Let’s think for a second about the average screen time of a post while scrolling through our Instagram feed. A few seconds. In that short time, we need to be able to attract and be understood. This logic permeates every aspect of the society in which we live, we go fast, very fast, which is why the information that comes to us must be simple, immediately comprehensible, and categorised. The narrative of complexity fails, we can be one thing and one thing only. With Parco Gallery we claim the right to be complex, varied and multifaceted, to showcase the hyper-formal research of some design studios and host activist events, to display a book on cyberfeminism and a stuffed monkey on the same shelf.

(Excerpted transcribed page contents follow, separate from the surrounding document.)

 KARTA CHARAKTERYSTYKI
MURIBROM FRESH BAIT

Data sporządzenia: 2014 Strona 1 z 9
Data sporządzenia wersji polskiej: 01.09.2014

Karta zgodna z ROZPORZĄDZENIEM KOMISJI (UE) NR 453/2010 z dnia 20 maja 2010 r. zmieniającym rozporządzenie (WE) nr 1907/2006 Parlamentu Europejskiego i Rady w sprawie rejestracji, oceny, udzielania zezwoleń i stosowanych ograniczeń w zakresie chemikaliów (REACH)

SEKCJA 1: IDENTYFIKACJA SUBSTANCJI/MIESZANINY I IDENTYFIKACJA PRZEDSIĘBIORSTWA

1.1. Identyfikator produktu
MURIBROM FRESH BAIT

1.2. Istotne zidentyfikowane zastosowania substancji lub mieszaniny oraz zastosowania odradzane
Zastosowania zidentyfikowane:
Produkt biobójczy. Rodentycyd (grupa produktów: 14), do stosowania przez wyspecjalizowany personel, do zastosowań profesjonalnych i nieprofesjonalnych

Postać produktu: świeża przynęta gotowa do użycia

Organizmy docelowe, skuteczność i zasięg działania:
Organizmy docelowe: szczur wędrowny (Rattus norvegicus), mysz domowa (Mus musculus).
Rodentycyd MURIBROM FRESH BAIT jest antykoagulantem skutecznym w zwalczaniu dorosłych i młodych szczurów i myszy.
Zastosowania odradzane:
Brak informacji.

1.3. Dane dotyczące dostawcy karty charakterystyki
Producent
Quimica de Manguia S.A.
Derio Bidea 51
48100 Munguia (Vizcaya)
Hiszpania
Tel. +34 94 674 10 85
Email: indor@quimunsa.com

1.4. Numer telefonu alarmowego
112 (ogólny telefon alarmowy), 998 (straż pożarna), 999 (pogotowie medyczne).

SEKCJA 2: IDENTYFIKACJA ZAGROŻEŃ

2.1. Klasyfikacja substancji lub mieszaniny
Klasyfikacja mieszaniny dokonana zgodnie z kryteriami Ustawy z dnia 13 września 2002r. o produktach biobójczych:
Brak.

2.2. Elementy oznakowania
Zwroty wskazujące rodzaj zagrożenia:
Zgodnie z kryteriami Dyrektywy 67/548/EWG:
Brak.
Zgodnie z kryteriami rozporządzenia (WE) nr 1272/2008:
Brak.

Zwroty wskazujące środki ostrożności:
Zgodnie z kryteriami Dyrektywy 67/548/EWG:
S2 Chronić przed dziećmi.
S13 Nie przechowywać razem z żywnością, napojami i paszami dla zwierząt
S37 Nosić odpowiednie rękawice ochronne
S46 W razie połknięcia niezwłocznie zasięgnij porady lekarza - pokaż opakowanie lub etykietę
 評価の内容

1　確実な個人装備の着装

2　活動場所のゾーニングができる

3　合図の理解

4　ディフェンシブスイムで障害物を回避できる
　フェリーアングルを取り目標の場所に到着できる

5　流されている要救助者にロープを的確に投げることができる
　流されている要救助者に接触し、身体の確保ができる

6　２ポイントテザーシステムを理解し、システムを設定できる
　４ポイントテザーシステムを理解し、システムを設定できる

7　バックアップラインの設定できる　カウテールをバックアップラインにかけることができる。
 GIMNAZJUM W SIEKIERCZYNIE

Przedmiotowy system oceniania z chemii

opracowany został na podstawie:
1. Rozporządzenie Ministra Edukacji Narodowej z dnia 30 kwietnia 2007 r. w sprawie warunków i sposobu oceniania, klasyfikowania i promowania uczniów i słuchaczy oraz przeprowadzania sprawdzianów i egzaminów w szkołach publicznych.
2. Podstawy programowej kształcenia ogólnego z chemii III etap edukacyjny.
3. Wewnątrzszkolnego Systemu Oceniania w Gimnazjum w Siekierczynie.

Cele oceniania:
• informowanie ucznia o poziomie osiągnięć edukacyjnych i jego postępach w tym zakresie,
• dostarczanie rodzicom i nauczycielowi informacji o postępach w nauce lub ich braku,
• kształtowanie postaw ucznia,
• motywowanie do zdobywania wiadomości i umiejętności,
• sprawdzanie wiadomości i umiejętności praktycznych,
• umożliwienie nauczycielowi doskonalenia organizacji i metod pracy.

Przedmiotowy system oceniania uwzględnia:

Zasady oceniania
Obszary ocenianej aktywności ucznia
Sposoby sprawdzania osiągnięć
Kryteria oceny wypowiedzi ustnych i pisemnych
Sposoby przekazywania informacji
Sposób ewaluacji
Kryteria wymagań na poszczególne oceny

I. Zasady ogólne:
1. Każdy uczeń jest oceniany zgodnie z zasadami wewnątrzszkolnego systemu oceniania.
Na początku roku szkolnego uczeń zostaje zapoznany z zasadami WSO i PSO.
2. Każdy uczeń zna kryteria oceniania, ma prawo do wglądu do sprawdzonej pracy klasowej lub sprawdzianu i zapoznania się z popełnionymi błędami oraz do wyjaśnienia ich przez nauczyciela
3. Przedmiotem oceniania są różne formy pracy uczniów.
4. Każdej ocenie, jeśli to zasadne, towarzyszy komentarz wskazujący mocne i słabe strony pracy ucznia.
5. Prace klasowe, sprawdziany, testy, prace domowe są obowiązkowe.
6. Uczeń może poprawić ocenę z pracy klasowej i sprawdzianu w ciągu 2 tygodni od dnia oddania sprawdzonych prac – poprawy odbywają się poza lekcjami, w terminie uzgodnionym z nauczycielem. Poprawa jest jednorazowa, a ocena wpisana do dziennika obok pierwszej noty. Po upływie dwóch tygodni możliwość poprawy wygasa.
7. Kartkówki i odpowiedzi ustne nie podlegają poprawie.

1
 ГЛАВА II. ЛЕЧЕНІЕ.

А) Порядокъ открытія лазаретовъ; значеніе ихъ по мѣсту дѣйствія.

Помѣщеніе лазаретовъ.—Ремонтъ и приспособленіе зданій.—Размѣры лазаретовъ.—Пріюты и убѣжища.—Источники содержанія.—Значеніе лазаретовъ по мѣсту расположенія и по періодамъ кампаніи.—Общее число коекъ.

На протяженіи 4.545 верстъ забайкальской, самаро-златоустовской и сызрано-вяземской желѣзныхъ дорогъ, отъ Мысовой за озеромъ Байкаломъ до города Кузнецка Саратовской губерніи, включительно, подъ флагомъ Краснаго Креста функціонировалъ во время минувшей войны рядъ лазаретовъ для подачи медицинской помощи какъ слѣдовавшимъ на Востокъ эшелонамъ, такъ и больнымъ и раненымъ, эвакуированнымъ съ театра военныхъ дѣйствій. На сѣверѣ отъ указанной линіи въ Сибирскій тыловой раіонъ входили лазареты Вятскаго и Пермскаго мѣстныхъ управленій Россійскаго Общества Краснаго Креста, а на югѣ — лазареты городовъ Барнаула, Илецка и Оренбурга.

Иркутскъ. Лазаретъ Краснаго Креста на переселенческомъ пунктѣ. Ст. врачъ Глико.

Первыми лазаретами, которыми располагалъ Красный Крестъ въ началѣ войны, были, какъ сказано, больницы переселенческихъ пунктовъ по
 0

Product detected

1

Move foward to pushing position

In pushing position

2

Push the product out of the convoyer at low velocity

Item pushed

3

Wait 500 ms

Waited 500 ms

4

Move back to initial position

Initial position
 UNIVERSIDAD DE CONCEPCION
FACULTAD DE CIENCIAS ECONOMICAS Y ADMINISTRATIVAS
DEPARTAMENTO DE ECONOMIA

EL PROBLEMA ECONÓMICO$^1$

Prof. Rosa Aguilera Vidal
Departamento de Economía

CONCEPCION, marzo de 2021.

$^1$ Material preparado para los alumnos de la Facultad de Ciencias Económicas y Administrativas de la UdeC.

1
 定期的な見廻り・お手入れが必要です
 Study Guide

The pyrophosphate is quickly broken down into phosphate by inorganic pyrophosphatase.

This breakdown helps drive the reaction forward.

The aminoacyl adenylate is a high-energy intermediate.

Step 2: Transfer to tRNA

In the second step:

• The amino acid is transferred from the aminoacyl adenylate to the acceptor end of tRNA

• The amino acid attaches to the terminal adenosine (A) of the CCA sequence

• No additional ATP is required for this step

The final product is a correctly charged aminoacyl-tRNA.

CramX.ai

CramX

Il bookshop di Parco Gallery, 2022 © Cartacarbone, courtesy the Parco Studio

Let’s talk about Hotpot, how is it articulated and what are its aims?
Hotpot is the editorial project of Parco Gallery. Every six months an external editor publishes an essay on design theory and/or design criticism. Each essay is divided into three parts that come out in a newsletter every two months. When each new chapter is published, the previous chapter is made available on the Parco Gallery website. It is a tool for research and in-depth study, if the exhibitions and events we have hosted since 2018 often emphasise the many practices of graphic design, Hotpot allows us to retrieve their theories and histories, in the same spirit: a dialogue between the curator, the curator and their guests, open towards the Italian and international design community. Distribution via newsletters allows us to reach an audience that has deliberately chosen to subscribe and that we assume will be happy to tackle a longer, and more challenging read that we hope will be interesting and stimulating.

Raissa Pardini, Musica, musica, musica, 2019 © Matteo Girola, courtesy the Parco Studio

Can you give us some hints about the next issue?
We are very happy to host Vera Sacchetti, a critic, researcher and curator of Portuguese design based in Basel, for the next issue, which will be published in September. Vera is currently the programme coordinator of the multidisciplinary research initiative Driving the Human: Seven Prototypes for Eco-social Renewal, co-initiator of the Design and Democracy platform and lecturer at HEAD in Geneva. Vera’s essay does not have a title yet, but we can already say that it will be an analysis – articulated between past, present, and future – of the mechanisms of “invisibilisation” of women’s work in the creative disciplines, that it will aim to extend to all those categories that have been historically ignored in a world compromised by the supremacy of the heterosexual Western white male.